Jobs:
**a.** Answer these from the passage on paying off a rental mortgage:
(i) According to the conventional wisdom it cites, what does less debt mean?
(ii) Which kind of rental property is listed among the exceptions?
(iii) What does the passage give in parentheses as the assured return on your money?
**b.** Count how many lines of the records contain the word "bounding", treating case as significant. Reply with the number only.
==== Quoted text ====
There should be some kind of advantage in paying off a mortgage if you still consider it worthy than investing to buy more. Indeed there are some if you go by the conventional wisdom that says less debt means fewer worries. Even better no debt, no worries.
Read: Which Mortgage Term is best for you 15 Yr or 30 Yr?
Yes, it is true to some extent and certainly, a completely paid off rental property can give you peace of mind. But that is far away from achieving the dream of financial freedom unless
- You are having enough cash flow to retire.
- Have a plan to pull out equity to invest somewhere much better.
- You have a negative cash flow rental property.
- You are at an age where investing for more doesn’t make sense.
Anyway, let me tell you some of the advantages of paying off the rental property and not investing for more.
- Less work in managing fewer rentals.
- No Stress of Monthly Mortgage Payments
- Vacancies will not hurt you the same way
- Increased Cash Flow (Read: How to increase cash flow from your Rental Property)
- Assured Return on your money (Interest Rate you were paying to the bank earlier)
Also Read: How you can manage more rentals with even less work?
==== Available records ====
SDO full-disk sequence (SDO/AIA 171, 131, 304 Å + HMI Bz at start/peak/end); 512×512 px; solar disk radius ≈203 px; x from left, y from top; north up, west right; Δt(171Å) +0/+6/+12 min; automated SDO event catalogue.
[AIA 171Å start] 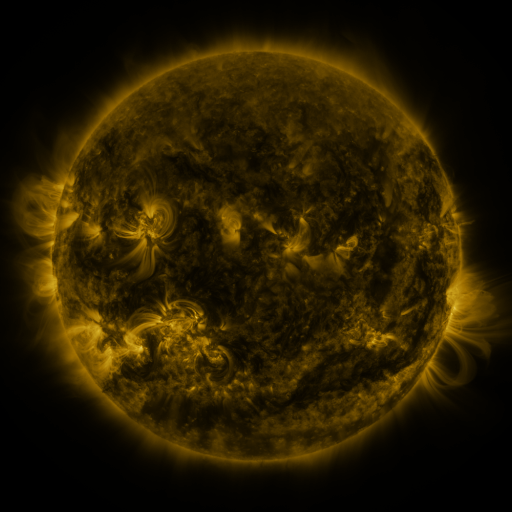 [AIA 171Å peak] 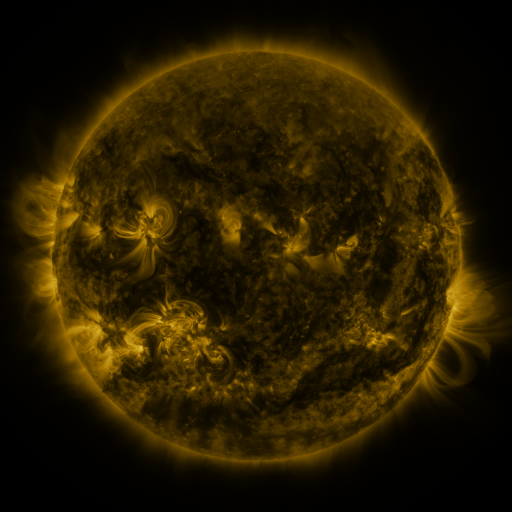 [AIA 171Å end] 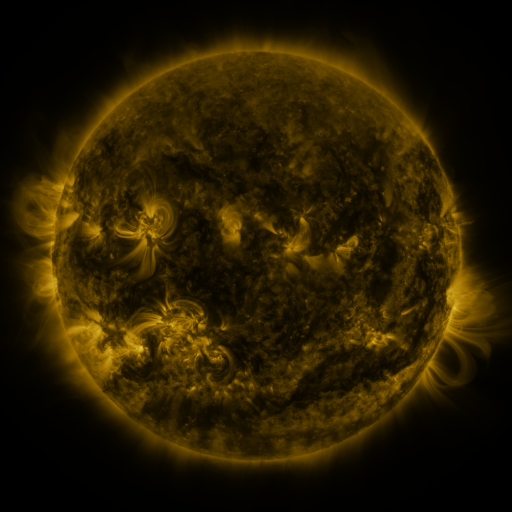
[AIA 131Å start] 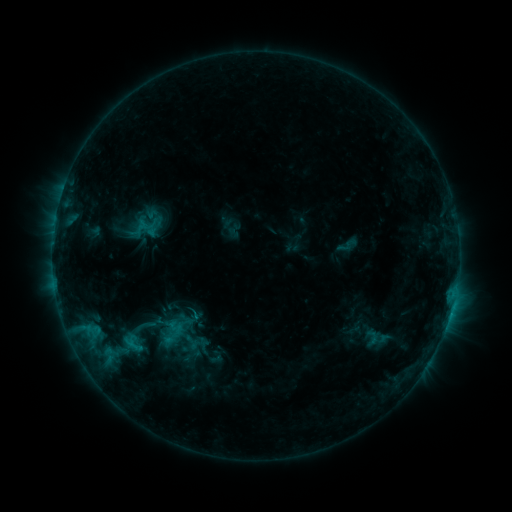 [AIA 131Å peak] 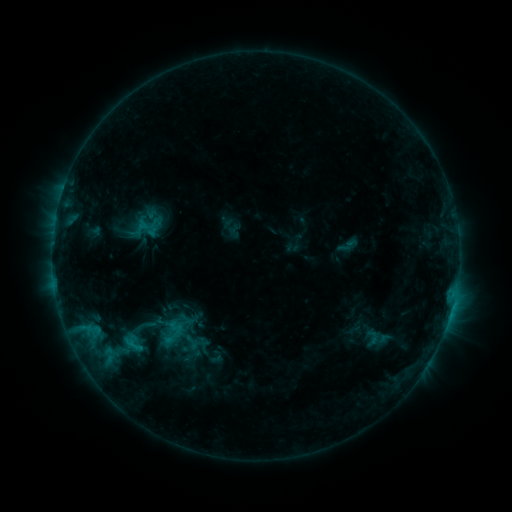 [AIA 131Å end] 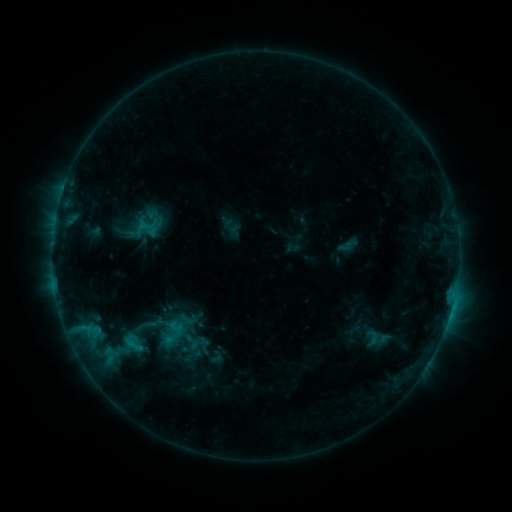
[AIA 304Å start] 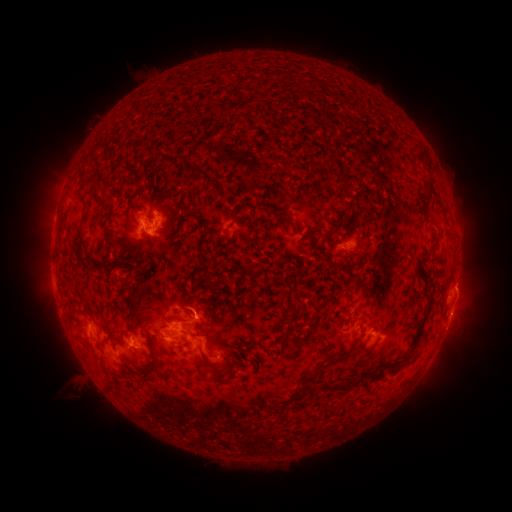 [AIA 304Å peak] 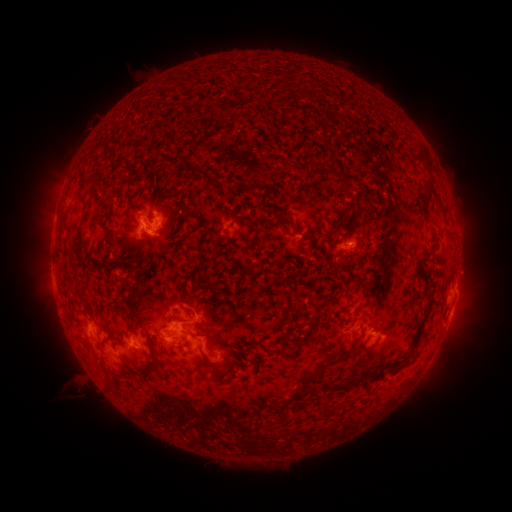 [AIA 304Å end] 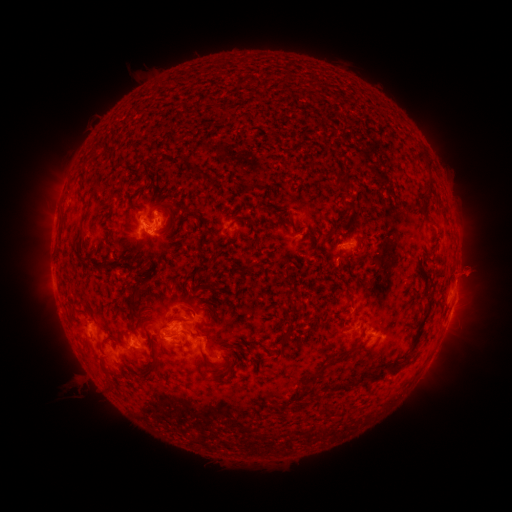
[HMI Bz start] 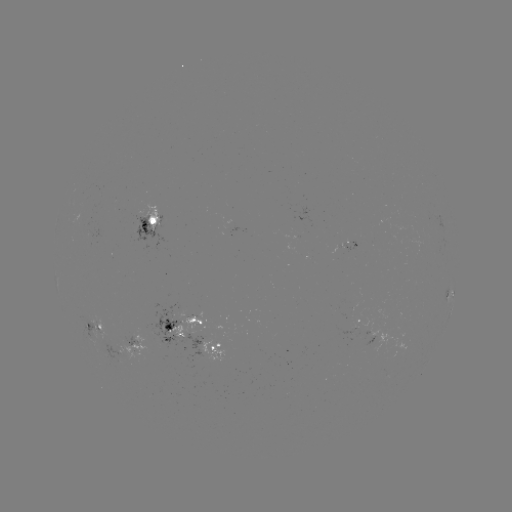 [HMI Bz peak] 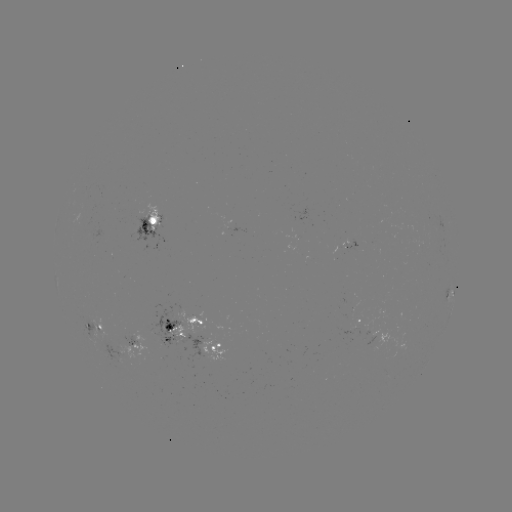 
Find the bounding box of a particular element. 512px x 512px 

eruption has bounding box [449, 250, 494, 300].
====
Full answers:
**a.**
(i) Fewer worries.
(ii) A negative cash flow rental property.
(iii) The interest rate you were paying to the bank earlier.

**b.** 2